Prices rose faster for producers than consumers last month, suggesting that U.S. importers may, for now, be eating the cost of Trump’s tariffs rather than passing them on to customers.

That may not last.

“It will only be a matter of time before producers pass their higher tariff-related costs onto the backs of inflation-weary consumers,” wrote Christopher Rupkey, chief economist at fwdbonds, a financial markets research firm.

Excluding volatile food and energy prices, so-called core producer prices rose 0.9% from June, biggest month-over-month jump since March 2022. Compared with a year ago, core wholesale prices rose 3.7% after posting a 2.6% year-over-year jump in June.
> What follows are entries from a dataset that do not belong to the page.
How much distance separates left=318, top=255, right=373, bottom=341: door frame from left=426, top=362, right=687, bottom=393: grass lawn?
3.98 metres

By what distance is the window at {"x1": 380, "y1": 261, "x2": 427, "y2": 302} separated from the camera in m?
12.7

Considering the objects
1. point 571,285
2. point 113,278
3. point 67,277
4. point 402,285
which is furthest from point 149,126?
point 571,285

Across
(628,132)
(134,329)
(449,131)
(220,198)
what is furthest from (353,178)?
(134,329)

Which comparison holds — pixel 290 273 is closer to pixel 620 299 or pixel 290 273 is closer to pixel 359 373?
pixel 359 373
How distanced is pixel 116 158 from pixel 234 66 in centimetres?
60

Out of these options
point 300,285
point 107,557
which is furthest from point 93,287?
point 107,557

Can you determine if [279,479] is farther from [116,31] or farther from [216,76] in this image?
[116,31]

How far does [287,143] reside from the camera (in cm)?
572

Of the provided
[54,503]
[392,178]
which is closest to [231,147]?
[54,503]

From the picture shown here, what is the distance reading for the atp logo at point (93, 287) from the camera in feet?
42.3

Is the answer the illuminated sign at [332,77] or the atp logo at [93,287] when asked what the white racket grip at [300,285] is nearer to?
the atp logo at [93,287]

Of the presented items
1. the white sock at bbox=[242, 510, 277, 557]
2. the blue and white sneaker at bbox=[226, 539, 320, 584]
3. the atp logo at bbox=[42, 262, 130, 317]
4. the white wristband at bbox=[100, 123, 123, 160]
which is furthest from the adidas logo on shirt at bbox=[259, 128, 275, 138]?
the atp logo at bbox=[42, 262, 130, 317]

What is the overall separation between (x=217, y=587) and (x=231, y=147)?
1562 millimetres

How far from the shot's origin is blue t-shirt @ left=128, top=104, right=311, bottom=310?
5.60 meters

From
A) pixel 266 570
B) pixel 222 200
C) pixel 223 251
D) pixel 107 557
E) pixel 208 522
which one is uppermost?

The wholesale inflation report two days after the Labor Department reported that consumer prices rose 2.7% last month from July 2024, same as the previous month and up from a post-pandemic low of 2.3% in April. Core consumer prices rose 3.1%, up from 2.9% in June. Both figures are above the Federal Reserve’s 2% target.

The new numbers suggest that slowing rent increases and cheaper gas are at least partly offsetting the impacts of Trump’s tariffs. Many businesses are also likely still absorbing much of the cost of the duties instead of passing them along to customers via higher prices.

Wholesale prices can offer an early look at where consumer inflation might be headed. Economists also watch it because some of its components, notably measures of health care and financial services, flow into the Federal Reserve’s preferred inflation gauge — the personal consumption expenditures, or PCE, index.